Solved – ROC curve drawbacks

logisticroc

In the class yesterday, we were taught about logistic and subsequently the ROC curve and how to use it.

My questions are:

  1. Is this the most common way to identify if the logistic model is the best? If not, what are other common methods?

  2. What are the possible drawbacks of using ROC curve to judge whether to use the model or not?

Best Answer

ROC AUC has the property that it coincides with the $c$ statistic. The $c$ statistic measures the probability that a positive example is ranked higher than a negative example. In this sense, the ROC AUC answers the question of how well the model discriminates between the two classes.

A model with high discrimination is not necessarily well calibrated. Suppose a logistic regression model predicts probabilities of 0.52 for positives and 0.51 for negatives. This model has an AUC of 1, but the probabilities aren't helpful in the sense of identifying which purported positives are highest-risk.
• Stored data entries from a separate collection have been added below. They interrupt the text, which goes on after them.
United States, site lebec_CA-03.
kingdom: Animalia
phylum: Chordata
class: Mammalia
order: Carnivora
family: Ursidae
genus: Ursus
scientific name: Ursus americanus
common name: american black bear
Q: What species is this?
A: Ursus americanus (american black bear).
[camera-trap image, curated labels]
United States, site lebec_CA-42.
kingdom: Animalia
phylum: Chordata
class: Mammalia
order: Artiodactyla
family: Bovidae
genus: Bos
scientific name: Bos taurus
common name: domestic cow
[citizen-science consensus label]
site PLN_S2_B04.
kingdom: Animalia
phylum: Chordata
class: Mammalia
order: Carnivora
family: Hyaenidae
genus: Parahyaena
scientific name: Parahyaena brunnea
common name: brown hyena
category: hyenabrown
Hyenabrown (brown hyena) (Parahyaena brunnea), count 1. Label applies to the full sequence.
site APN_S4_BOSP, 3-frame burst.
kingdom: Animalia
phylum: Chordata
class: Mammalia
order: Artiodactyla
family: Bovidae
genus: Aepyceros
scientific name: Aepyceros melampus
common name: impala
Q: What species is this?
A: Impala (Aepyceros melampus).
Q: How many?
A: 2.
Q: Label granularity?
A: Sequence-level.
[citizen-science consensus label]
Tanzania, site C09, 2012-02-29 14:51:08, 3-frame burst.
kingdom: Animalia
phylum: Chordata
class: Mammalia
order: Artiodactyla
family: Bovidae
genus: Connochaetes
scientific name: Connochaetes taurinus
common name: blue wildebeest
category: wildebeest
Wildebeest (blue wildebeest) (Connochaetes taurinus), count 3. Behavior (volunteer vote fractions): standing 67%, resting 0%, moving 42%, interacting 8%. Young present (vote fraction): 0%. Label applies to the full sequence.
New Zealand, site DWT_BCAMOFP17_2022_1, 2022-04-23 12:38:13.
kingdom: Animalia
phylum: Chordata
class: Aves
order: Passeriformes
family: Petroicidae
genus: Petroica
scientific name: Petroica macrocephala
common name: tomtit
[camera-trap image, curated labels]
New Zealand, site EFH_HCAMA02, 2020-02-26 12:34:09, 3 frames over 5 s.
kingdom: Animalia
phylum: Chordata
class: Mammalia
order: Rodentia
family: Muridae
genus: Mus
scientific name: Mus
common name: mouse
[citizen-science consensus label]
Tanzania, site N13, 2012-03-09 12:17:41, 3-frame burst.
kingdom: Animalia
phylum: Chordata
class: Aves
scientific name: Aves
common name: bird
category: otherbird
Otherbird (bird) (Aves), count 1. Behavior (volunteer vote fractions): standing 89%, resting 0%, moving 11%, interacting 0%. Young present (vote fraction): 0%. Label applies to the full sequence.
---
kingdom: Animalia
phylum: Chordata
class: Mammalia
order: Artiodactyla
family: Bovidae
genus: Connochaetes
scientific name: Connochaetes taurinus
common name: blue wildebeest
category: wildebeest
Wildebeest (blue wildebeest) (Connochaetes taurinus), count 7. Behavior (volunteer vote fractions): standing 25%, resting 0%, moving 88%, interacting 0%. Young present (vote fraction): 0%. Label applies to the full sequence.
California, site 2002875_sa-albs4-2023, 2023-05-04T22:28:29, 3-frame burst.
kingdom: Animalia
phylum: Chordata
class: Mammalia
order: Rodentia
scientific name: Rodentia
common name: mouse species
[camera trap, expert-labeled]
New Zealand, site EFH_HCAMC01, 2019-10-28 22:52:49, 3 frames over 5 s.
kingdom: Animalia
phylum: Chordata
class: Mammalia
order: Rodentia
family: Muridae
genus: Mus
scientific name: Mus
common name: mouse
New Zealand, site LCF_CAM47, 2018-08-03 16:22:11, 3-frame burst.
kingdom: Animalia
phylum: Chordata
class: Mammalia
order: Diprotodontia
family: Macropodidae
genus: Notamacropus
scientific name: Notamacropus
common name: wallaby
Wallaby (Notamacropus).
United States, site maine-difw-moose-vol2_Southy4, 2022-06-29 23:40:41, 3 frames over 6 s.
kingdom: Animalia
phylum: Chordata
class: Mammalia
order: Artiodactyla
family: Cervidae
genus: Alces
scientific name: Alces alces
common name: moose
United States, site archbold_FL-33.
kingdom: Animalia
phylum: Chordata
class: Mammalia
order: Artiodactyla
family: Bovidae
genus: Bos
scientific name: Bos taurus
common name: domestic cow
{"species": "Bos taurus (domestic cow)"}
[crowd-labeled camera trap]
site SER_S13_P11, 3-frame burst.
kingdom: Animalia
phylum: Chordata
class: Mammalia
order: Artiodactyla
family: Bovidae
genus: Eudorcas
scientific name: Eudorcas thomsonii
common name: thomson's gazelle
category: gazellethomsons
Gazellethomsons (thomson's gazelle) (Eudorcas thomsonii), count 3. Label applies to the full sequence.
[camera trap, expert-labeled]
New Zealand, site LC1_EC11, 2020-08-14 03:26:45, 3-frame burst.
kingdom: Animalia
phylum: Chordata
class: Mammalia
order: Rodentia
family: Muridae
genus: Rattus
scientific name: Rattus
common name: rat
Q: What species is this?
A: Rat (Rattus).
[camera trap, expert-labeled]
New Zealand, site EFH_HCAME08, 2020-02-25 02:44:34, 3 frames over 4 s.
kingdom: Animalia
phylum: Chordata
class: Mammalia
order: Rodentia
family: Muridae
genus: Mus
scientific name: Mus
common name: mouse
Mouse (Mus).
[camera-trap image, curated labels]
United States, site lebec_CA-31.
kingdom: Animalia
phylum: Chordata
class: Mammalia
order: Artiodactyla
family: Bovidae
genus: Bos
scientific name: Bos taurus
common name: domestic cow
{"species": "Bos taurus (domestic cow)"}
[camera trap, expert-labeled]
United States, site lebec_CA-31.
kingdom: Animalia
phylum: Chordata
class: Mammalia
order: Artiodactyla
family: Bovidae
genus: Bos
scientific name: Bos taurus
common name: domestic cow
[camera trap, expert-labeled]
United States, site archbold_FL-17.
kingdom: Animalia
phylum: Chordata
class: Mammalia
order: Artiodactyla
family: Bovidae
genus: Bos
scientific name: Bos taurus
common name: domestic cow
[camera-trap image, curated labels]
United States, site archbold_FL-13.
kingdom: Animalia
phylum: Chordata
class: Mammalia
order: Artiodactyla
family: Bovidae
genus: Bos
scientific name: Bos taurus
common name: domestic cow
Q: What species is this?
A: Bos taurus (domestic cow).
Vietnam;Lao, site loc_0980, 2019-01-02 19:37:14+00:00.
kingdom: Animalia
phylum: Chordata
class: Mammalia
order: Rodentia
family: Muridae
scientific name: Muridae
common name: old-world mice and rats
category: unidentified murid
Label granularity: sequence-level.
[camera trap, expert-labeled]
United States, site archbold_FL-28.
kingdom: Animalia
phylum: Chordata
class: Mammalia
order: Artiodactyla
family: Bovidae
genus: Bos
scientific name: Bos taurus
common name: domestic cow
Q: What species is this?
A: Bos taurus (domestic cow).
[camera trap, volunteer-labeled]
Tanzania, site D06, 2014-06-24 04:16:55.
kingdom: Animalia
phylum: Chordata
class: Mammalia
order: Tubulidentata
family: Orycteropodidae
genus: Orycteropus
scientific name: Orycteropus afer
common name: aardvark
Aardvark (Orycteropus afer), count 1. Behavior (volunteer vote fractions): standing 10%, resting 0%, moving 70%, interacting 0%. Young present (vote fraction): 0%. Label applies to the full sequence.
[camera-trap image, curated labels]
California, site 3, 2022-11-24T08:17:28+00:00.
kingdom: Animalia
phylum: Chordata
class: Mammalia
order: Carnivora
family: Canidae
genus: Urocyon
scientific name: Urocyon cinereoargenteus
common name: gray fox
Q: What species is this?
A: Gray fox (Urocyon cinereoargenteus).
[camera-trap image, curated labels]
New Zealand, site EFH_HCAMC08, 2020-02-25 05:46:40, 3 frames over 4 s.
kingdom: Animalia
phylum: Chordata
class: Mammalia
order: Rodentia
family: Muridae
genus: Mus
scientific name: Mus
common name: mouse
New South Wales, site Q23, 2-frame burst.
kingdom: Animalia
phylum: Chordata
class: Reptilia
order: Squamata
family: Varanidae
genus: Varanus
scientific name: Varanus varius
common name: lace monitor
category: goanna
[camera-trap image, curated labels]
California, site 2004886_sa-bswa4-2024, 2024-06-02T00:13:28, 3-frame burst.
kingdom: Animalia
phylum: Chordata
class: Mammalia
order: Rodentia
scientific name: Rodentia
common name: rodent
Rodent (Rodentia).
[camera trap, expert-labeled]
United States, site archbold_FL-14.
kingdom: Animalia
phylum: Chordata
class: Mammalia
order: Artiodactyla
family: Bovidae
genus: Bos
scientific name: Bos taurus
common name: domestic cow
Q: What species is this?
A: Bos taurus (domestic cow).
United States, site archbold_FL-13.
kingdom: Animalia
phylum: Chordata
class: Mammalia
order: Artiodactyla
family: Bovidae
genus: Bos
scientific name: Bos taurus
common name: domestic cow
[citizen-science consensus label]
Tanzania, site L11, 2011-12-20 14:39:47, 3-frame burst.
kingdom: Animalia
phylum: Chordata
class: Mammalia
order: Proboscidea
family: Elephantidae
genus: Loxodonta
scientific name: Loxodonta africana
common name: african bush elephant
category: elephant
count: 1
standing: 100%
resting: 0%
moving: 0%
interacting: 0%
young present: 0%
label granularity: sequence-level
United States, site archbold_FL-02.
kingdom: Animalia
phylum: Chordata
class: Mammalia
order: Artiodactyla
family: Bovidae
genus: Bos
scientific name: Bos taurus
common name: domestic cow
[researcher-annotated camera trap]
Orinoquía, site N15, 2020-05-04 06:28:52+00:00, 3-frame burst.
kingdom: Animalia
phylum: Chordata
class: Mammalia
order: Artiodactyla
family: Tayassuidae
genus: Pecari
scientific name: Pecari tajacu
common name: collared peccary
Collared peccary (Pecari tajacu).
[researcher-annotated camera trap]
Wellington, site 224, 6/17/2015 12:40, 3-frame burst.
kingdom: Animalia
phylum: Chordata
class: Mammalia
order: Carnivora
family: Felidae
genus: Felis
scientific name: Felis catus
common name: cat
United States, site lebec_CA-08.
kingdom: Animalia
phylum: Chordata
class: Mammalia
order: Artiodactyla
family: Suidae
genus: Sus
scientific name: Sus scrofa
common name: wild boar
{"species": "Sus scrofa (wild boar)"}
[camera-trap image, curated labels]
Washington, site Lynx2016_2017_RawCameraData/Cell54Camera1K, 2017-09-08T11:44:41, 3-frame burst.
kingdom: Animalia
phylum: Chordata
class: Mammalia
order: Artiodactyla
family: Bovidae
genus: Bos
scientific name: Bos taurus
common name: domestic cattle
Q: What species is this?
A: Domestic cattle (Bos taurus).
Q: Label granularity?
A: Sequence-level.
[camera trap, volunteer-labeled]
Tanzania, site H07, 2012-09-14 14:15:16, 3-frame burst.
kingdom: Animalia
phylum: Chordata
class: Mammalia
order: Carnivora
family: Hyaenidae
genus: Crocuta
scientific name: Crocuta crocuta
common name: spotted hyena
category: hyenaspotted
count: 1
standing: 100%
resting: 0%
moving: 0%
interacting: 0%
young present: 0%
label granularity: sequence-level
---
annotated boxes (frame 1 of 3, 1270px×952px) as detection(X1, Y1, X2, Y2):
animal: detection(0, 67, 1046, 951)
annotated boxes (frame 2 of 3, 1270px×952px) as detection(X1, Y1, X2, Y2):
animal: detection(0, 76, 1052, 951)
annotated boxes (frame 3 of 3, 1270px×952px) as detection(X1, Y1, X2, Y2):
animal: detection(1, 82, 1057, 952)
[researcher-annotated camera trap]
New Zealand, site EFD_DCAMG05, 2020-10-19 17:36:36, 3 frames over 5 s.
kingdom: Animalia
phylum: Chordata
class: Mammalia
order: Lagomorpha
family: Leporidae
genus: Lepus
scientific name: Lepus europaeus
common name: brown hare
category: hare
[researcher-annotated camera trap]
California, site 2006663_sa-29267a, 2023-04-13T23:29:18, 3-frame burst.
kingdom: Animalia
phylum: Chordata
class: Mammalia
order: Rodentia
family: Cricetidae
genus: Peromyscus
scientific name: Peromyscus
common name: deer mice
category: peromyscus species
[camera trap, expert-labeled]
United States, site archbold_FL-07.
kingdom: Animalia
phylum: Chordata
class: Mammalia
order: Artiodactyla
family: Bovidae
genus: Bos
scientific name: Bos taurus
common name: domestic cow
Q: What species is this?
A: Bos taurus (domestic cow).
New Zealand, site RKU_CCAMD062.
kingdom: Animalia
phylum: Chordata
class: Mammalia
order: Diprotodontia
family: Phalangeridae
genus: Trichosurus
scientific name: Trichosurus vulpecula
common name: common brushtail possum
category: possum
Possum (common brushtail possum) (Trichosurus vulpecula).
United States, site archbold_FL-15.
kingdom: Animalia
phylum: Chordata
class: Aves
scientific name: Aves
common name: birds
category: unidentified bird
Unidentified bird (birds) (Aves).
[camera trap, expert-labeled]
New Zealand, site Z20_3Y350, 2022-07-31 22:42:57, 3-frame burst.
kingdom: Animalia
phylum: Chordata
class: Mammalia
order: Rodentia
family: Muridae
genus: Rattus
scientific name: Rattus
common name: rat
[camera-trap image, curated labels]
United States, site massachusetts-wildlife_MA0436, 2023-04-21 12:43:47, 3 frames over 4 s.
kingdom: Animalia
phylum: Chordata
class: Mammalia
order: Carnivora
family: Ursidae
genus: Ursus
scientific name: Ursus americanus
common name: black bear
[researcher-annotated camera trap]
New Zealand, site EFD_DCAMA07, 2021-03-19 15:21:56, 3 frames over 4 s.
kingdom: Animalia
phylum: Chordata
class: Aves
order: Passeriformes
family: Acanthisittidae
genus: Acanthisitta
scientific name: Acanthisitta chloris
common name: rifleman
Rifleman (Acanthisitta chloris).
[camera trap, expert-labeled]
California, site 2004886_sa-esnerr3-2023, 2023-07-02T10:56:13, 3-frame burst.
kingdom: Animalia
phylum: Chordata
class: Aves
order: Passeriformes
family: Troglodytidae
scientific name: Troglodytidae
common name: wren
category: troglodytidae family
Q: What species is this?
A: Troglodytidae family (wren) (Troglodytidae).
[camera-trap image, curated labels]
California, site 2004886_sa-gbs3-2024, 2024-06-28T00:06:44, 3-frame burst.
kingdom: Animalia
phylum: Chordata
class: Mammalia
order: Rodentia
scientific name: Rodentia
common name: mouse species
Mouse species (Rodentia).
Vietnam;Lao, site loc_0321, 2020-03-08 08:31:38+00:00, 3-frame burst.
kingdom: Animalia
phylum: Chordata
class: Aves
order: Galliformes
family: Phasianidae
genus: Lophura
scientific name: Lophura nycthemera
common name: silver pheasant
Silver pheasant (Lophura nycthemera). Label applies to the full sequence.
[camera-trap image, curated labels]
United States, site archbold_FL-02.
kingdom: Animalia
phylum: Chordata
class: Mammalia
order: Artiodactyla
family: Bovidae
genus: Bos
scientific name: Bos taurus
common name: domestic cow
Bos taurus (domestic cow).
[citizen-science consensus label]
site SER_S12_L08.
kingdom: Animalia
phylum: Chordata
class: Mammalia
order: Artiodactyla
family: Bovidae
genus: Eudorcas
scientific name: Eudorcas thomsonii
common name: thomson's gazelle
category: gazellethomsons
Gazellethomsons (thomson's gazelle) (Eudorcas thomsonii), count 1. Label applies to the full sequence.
Because all of the positives are assigned the same posterior probability, they can't be differentiated.

Moreover, a well-calibrated model will have its maximum ROC AUC fixed by the ratio of positives to negatives in the data. This means that a model which has some very desirable probabilities (i.e. its posterior probabilities match the true probability) has a cap on its performance, and therefore an uncalibrated model could "dominate" in terms of ROC AUC.

ROC AUC doesn't tell you anything about the costs of different kinds of errors. For example, if you're trying to detect fraud, a 10,000 dollar purchase of uncertain provenance represents a larger potential loss than a 10 dollar purchase. But ROC AUC would treat both events as if they have the same weight -- obviously any reasonable model should be able to distinguish between these two types of error.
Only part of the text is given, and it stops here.